• [提示された抜粋]:
┄┄┄┄┄┄
重い石という意味の名を持つ鉄のような金属である。
非常に硬いため、工具などに利用される。
だが、最大の特徴は融点の高さにある。
高温に晒されても変化が起きにくいため、
兵器の素材として重宝されているのだ。
単体で利用されるよりも、合金とした方が
耐蝕性などの面で使い勝手が良く、
炭化タングステンは超硬合金などと呼ばれている。
超硬合金、凄い名前だ。
他にもドリルに使われる高速度鋼というものもある。
戦車の装甲にもタングステンが使われており、
徹甲弾の弾芯もタングステンか
劣化ウランが最高級である。
超硬合金、高速度鋼、ドリル、戦車、徹甲弾。
字面だけで男の子がワクワクするような金属、
それがタングステンなのだ。
ちなみに電球のフィラメントや
アクセサリーという用途もある。
指輪はまだまだ知名度が低いものの、
メンテナンスが不要という点で人気がある。
┄┄┄┄┄┄
• [項目一覧]:
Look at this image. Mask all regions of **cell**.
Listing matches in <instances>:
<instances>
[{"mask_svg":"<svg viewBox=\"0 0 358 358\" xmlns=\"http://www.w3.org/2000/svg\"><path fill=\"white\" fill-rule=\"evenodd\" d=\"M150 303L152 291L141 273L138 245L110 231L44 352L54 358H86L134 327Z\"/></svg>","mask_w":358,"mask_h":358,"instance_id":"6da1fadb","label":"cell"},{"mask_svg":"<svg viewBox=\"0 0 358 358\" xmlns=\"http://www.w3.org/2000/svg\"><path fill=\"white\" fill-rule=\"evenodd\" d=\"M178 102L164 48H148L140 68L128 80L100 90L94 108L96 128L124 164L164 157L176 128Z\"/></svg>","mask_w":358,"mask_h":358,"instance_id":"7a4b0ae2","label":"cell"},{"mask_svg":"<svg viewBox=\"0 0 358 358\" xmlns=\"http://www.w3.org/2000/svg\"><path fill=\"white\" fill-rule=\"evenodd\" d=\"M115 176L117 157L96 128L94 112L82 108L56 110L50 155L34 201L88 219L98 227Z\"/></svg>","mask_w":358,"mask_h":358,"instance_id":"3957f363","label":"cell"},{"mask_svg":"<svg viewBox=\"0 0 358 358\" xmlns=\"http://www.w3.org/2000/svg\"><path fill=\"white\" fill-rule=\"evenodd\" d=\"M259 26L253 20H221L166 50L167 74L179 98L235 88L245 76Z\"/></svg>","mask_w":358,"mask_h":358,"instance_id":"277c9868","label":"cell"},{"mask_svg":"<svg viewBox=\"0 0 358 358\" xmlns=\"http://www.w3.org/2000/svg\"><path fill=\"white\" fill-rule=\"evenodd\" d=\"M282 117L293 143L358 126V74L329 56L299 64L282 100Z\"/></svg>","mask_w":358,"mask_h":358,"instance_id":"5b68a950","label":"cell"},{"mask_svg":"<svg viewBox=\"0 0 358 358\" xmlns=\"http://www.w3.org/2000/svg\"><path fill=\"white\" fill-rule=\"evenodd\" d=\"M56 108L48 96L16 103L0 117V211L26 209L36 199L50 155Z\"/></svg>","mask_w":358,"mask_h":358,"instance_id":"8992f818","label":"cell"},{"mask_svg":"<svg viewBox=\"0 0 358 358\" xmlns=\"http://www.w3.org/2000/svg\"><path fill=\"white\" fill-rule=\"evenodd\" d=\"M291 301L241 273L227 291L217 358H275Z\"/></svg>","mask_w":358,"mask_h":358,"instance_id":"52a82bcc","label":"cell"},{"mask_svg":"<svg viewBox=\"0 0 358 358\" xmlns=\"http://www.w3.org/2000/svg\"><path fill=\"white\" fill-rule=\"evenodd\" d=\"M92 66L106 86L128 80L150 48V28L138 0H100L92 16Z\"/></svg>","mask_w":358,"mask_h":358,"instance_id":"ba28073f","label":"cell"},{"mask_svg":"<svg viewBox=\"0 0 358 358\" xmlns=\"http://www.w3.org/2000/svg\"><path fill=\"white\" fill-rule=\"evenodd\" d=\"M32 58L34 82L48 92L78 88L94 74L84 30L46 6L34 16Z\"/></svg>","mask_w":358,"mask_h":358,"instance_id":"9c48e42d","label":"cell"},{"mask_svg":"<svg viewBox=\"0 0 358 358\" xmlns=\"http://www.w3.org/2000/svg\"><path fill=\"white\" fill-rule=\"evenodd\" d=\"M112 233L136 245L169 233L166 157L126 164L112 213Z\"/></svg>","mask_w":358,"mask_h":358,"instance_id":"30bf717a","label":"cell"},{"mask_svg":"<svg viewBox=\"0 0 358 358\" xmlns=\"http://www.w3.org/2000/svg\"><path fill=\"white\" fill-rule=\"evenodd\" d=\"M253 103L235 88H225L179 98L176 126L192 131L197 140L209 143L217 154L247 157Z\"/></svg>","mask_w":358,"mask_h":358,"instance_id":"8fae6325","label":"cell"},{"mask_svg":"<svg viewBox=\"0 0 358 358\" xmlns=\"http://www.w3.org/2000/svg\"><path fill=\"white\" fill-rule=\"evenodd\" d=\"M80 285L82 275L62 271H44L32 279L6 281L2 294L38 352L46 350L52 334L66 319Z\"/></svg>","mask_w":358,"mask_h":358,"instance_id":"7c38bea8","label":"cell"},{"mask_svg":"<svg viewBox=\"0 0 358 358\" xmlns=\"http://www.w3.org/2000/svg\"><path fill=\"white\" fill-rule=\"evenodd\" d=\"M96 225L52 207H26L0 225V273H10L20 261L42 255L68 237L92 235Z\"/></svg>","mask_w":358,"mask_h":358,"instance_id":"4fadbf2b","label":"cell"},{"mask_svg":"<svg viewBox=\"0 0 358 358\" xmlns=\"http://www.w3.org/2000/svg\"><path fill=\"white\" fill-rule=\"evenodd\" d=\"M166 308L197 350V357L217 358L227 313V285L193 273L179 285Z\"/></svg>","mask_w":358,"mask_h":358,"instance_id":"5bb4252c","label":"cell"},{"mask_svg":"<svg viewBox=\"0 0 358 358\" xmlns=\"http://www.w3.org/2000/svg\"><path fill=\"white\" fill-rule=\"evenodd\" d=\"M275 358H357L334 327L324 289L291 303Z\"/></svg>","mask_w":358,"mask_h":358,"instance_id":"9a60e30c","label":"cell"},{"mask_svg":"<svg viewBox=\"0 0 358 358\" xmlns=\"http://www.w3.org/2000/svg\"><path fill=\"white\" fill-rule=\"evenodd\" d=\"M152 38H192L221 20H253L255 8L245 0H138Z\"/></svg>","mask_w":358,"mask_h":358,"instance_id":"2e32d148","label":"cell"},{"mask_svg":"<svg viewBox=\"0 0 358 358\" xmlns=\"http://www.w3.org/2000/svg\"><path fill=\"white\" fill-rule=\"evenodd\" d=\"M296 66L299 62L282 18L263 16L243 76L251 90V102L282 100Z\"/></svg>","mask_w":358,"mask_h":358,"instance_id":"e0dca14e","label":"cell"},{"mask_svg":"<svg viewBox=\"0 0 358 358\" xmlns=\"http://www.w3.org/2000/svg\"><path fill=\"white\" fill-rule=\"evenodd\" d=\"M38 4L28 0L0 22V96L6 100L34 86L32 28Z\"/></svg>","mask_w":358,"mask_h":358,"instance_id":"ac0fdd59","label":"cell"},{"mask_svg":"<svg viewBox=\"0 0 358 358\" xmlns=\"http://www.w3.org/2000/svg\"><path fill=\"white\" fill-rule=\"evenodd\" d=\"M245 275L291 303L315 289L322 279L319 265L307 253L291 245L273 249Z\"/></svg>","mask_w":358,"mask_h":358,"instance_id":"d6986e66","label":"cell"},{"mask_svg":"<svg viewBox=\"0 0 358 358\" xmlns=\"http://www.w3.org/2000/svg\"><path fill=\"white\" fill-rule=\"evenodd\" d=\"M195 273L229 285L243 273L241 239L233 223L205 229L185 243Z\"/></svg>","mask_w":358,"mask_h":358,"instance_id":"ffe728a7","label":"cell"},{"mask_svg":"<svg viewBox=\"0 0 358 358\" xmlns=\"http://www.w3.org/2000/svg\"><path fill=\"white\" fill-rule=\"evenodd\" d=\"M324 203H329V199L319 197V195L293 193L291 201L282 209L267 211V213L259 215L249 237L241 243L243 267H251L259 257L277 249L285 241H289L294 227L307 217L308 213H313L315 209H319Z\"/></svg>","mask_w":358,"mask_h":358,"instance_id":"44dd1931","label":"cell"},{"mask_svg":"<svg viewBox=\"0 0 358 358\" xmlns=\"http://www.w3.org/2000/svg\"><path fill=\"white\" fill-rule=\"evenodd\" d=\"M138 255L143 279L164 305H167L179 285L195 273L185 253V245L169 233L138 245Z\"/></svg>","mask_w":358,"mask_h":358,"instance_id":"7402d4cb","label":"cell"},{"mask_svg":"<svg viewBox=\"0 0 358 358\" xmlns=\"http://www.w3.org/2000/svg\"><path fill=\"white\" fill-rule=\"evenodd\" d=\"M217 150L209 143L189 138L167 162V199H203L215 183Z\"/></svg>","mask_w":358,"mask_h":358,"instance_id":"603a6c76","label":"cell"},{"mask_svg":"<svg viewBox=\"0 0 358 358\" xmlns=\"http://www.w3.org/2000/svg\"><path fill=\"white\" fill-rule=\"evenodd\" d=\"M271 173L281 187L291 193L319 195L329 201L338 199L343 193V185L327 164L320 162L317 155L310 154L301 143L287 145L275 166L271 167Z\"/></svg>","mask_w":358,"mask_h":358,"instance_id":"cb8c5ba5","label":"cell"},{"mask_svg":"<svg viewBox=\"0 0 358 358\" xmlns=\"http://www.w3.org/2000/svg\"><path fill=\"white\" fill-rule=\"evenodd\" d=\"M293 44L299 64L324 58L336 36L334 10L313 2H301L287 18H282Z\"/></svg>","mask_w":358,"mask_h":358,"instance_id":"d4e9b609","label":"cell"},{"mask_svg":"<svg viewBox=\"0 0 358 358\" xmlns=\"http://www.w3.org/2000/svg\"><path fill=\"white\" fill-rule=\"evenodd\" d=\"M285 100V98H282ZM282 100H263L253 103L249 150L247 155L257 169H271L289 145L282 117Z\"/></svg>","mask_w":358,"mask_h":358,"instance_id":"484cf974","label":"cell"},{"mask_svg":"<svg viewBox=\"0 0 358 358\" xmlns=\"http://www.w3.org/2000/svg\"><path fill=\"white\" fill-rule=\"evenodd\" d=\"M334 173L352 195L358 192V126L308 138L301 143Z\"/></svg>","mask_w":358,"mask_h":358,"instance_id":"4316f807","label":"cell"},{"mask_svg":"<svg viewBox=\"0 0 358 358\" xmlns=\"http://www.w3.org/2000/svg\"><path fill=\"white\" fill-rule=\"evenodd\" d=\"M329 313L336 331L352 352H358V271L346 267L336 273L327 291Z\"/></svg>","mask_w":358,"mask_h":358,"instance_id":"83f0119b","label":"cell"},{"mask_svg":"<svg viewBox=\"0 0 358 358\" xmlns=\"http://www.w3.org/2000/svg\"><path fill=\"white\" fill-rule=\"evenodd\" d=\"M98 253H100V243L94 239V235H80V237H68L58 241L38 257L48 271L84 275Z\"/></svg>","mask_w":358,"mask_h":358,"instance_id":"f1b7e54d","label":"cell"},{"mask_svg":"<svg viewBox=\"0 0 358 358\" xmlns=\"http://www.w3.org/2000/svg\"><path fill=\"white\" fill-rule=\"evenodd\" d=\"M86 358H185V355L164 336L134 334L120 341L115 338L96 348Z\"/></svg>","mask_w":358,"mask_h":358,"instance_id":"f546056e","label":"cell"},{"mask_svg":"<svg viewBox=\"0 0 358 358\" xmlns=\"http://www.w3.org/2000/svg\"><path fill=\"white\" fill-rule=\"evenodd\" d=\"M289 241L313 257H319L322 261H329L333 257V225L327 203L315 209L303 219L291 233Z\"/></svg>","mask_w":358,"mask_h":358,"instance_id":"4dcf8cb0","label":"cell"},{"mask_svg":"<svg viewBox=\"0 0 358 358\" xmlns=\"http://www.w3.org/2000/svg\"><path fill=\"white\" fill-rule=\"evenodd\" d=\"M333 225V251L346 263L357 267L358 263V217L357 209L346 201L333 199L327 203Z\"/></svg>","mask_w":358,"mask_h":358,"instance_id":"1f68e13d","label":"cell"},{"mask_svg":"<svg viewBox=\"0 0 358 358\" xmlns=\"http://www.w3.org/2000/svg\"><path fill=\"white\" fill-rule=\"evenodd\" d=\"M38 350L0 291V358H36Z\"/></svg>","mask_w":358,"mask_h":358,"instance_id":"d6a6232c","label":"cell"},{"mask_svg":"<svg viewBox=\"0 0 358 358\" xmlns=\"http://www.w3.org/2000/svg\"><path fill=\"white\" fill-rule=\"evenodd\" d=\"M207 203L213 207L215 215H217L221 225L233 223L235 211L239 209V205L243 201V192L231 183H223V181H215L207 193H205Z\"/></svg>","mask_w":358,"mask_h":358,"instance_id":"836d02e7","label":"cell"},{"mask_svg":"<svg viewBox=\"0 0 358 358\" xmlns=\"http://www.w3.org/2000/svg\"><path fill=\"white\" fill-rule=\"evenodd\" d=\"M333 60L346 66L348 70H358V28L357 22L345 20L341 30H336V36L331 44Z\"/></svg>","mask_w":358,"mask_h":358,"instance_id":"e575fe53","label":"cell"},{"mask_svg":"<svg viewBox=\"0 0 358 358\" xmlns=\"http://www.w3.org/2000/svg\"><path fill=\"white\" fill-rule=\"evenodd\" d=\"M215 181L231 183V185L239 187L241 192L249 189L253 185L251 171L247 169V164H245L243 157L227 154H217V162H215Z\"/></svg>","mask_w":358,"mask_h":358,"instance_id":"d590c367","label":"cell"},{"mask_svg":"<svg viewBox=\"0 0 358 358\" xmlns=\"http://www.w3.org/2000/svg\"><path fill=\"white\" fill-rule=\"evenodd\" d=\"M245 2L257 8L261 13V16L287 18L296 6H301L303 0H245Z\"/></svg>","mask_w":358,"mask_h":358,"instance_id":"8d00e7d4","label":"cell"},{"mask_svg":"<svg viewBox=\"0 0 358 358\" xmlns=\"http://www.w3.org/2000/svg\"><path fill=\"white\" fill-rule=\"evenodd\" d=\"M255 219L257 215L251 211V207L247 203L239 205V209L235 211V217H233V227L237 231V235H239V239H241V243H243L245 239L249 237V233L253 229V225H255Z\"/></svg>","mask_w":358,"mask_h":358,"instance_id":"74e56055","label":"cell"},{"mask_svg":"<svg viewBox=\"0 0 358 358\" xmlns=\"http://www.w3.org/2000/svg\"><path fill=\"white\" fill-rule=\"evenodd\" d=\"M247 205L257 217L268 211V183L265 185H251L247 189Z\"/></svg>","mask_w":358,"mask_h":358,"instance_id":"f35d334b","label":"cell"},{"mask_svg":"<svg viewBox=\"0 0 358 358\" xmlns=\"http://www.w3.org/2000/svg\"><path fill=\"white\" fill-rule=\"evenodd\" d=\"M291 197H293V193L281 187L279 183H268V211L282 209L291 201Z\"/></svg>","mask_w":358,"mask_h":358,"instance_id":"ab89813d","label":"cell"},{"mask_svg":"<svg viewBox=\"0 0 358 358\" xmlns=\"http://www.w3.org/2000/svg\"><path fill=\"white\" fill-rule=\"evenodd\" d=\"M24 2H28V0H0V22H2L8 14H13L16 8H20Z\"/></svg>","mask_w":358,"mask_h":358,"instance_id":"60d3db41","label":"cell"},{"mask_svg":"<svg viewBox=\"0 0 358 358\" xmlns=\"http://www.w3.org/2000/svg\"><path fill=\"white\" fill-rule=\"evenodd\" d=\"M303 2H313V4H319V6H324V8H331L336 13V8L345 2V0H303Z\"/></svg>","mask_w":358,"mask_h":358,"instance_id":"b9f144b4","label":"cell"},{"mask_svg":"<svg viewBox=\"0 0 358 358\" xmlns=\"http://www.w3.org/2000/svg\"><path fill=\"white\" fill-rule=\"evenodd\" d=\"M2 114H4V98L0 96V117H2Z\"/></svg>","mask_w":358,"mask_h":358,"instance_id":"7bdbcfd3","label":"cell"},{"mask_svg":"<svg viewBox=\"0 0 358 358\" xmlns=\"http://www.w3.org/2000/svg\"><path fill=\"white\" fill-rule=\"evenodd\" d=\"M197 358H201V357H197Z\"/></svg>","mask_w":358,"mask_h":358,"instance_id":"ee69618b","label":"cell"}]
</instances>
┄┄┄┄┄┄
• [やること]:
タングステンについての文章を、指輪の人気に触れた最後の文のあとから書き継いでもらえますか。

• [解決済みの問題]:
注意すべきは、指が腫れるなどして
抜けなくなった場合、リングカッターでは
切断できないことだ。
ハンマーで叩き続けることで割ることが可能なので
もしタングステンリングが抜けなくなったら
まずは落ち着いて石鹸などを試してから、
コツコツ叩こう。
なお、自然界には酸化鉱物として
存在していることが多いのだが、
鉄重鉱という凄い名前の鉱石がある。
また、タングステンの別名ヴォルフラムは、
「狼のように貪る者」に由来している。
狼云々は錫の精錬を邪魔することを指しているが、
それにしてもカッコいい名前に縁のある金属である。